Pero una noche, a primeros de febrero, una llamada al teléfono, me precipito en la creencia de que se trataba de algún compañero proponiéndome cambios de turno, cosa que  era habitual. Por eso mi contestación venía a ser una confirmación: ¡Sí, claro que sí!  Mi sorpresa me llevó a punto de colgar sin más explicaciones, porque una voz desconocida, no supe si de hombre o de mujer, ronca, jadeante, desagradable, repetía mi nombre: María, ¿eres María? Unos instantes de silencio, y la voz, tratando de resultar más melosa y tal vez intuyendo mis posibles miedos, repitió: María, ¿de verdad no sabes quién soy? Reconocí entonces la voz  bronca de una mujer. No, no la conozco, y voy a colgar. No son horas de bromas… Soy Lucrecia –dijo sin más. De nuevo silencio por mi parte, al tiempo que notaba cómo un fuerte escalofrío me recorría el cuerpo de pies a cabeza.  ¿Tanto me has olvidado que ni tan siquiera mi nombre recuerdas? –añadió-. No, no te he olvidado –dije al fin-. Dime qué quieres ahora conmigo. Tu voz me ha despistado. Y en esta ocasión fue ella la que guardó silencio, provocando mi preocupación, por lo que insistí: Ha pasado tiempo; no te esperaba. ¿En qué puedo ayudarte? Unos fuertes sollozos al otro lado del auricular me turbaron ¡Lucrecia, Lucrecia!, ¿por qué lloras? ¿Dónde estás? Es que mañana sacan los restos de mi Miguel… No entiendo nada. ¿De qué restos hablas? Mi Miguel murió hace cinco años. Mañana sacan sus restos para echarlos al osario. Quería pedirte que me acompañaras al cementerio. No quiero nada más. No tengo a nadie, pero me iré enseguida; no te preocupes. ¡Lo siento, lo siento de verdad! ¿Cómo fue? ¿Qué le pasó? Le entró una enfermedad mala. Decían los médicos que era una herencia, y no hubo remedio.

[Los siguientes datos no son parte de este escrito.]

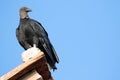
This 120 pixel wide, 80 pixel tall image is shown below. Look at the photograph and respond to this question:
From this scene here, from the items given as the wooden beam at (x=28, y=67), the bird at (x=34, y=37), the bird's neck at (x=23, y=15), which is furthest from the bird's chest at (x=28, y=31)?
the wooden beam at (x=28, y=67)

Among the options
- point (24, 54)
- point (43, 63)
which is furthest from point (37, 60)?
point (24, 54)

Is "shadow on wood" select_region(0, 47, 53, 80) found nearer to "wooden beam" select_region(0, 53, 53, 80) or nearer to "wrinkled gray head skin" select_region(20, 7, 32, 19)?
"wooden beam" select_region(0, 53, 53, 80)

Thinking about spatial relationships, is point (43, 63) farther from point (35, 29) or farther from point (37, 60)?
point (35, 29)

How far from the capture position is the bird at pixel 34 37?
7.42m

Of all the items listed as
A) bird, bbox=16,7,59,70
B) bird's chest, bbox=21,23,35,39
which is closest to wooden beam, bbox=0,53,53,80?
bird, bbox=16,7,59,70

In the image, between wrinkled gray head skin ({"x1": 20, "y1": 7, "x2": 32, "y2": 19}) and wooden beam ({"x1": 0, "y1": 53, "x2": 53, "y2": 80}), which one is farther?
wrinkled gray head skin ({"x1": 20, "y1": 7, "x2": 32, "y2": 19})

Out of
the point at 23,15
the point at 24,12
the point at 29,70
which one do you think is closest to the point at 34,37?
the point at 23,15

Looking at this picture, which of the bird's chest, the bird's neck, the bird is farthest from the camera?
the bird's neck

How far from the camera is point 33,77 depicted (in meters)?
4.33

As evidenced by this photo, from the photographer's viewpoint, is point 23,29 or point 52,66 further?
point 23,29

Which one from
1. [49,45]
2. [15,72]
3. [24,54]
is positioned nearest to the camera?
[15,72]

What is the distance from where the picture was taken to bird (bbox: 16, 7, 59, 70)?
7422 mm

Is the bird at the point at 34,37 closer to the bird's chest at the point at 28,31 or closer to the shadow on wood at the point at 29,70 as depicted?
the bird's chest at the point at 28,31

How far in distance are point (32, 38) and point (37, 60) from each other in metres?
3.21
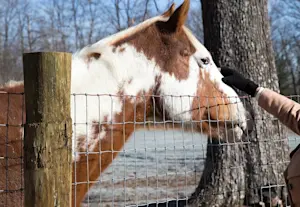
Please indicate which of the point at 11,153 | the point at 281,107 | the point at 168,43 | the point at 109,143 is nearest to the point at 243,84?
the point at 281,107

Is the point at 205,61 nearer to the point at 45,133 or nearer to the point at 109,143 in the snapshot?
the point at 109,143

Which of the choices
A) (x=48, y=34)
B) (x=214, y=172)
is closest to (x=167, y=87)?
(x=214, y=172)

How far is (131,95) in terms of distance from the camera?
2.97 metres

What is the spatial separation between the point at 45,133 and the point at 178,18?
172 centimetres

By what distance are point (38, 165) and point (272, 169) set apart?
3772mm

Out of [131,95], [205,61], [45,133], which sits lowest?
[45,133]

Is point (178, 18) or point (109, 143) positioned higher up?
point (178, 18)

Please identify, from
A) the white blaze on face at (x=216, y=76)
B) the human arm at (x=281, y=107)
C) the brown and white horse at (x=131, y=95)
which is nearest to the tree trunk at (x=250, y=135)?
the white blaze on face at (x=216, y=76)

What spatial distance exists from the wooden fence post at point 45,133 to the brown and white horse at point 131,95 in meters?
0.76

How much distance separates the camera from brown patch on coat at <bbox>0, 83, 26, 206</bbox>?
2.49m

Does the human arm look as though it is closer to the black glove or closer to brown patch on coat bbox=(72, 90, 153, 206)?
the black glove

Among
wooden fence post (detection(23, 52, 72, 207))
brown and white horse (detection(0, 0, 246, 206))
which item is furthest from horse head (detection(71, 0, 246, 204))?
wooden fence post (detection(23, 52, 72, 207))

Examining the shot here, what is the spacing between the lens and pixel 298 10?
1603 inches

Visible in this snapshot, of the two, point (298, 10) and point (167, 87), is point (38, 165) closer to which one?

 Las palabras de Lucrecia, entrecortadas por el llanto, volvieron una vez más a enternecerme hasta el extremo de estar dispuesta a ir en su búsqueda en aquellos momentos. ¿Dónde estas? Voy ahora mismo a recogerte. ¡No, no, no es eso lo que te estoy pidiendo! Estoy bien. Sólo mañana; te lo prometo. A las ocho y media en la puerta del cementerio, si puedes. Tengo miedo.